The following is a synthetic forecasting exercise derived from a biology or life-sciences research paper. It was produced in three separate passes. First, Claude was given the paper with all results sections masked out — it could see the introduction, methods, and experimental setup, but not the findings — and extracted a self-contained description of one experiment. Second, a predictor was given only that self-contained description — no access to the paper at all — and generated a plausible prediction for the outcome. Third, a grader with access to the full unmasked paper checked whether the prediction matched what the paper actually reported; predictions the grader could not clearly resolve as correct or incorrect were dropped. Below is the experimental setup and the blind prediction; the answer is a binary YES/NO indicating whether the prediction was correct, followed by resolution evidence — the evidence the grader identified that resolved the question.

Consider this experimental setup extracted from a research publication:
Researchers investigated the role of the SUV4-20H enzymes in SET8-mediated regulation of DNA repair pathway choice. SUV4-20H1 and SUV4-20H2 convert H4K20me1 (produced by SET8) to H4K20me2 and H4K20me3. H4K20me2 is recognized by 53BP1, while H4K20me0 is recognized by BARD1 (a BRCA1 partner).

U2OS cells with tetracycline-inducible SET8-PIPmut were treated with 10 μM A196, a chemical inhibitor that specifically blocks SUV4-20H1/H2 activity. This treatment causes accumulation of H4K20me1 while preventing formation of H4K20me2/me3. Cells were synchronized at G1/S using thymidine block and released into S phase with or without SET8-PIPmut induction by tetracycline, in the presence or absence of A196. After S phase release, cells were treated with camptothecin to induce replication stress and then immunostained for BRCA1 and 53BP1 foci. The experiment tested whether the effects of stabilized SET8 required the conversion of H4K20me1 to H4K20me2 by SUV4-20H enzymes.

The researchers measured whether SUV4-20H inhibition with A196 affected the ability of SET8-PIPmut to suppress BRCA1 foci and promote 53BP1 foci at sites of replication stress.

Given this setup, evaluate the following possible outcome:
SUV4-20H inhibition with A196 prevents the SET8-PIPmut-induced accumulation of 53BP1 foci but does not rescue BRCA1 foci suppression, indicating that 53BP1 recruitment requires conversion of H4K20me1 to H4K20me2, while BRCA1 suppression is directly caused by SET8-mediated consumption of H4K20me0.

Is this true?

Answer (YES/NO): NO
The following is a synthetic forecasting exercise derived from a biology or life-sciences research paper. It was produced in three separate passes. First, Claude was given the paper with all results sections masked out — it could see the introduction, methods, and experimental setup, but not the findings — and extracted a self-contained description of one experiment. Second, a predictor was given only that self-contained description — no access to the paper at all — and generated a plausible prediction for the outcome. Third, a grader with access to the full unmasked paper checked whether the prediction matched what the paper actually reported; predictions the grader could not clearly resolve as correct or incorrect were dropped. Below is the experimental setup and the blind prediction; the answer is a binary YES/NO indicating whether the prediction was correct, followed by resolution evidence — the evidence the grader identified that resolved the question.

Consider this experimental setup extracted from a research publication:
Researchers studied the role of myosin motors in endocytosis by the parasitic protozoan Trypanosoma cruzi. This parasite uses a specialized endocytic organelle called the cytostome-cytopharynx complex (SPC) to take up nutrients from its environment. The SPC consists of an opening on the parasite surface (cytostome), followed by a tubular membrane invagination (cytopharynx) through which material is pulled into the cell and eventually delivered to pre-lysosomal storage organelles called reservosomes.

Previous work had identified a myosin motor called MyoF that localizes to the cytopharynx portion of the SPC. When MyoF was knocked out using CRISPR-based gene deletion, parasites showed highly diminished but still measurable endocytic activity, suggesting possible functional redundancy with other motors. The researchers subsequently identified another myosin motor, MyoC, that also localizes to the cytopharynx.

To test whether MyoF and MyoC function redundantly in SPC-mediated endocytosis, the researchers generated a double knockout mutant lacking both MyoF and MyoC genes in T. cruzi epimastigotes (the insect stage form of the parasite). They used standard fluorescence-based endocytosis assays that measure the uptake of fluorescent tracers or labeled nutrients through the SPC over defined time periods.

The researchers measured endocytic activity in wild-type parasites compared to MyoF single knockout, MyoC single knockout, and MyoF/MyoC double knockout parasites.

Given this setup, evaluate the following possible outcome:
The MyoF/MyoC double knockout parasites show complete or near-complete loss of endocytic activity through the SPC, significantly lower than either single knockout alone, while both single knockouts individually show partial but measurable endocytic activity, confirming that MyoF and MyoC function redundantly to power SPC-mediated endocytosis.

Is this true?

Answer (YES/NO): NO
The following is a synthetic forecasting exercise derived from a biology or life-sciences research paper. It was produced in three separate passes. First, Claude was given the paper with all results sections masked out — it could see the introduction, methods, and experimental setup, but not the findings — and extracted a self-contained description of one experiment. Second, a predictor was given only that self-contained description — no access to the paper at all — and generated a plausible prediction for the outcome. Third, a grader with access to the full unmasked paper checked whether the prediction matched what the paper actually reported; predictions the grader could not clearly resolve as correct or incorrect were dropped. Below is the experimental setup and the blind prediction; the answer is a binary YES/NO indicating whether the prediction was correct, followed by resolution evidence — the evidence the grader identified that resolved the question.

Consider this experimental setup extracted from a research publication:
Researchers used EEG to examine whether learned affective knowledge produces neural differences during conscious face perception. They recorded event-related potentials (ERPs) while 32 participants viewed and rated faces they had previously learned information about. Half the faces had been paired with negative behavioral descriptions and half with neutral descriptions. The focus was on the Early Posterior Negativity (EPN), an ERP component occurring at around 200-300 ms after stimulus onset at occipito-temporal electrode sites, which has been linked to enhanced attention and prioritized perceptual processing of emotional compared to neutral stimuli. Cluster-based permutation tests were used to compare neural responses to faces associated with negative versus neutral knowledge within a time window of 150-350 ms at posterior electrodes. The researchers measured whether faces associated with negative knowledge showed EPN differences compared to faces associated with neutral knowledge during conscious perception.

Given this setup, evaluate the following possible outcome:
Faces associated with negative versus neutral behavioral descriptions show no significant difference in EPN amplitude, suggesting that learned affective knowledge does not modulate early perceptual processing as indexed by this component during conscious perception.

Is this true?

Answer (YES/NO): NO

--

Filter the records for the word "processing" and show every line that has it.

Researchers used EEG to examine whether learned affective knowledge produces neural differences during conscious face perception. They recorded event-related potentials (ERPs) while 32 participants viewed and rated faces they had previously learned information about. Half the faces had been paired with negative behavioral descriptions and half with neutral descriptions. The focus was on the Early Posterior Negativity (EPN), an ERP component occurring at around 200-300 ms after stimulus onset at occipito-temporal electrode sites, which has been linked to enhanced attention and prioritized perceptual processing of emotional compared to neutral stimuli. Cluster-based permutation tests were used to compare neural responses to faces associated with negative versus neutral knowledge within a time window of 150-350 ms at posterior electrodes. The researchers measured whether faces associated with negative knowledge showed EPN differences compared to faces associated with neutral knowledge during conscious perception.
Faces associated with negative versus neutral behavioral descriptions show no significant difference in EPN amplitude, suggesting that learned affective knowledge does not modulate early perceptual processing as indexed by this component during conscious perception.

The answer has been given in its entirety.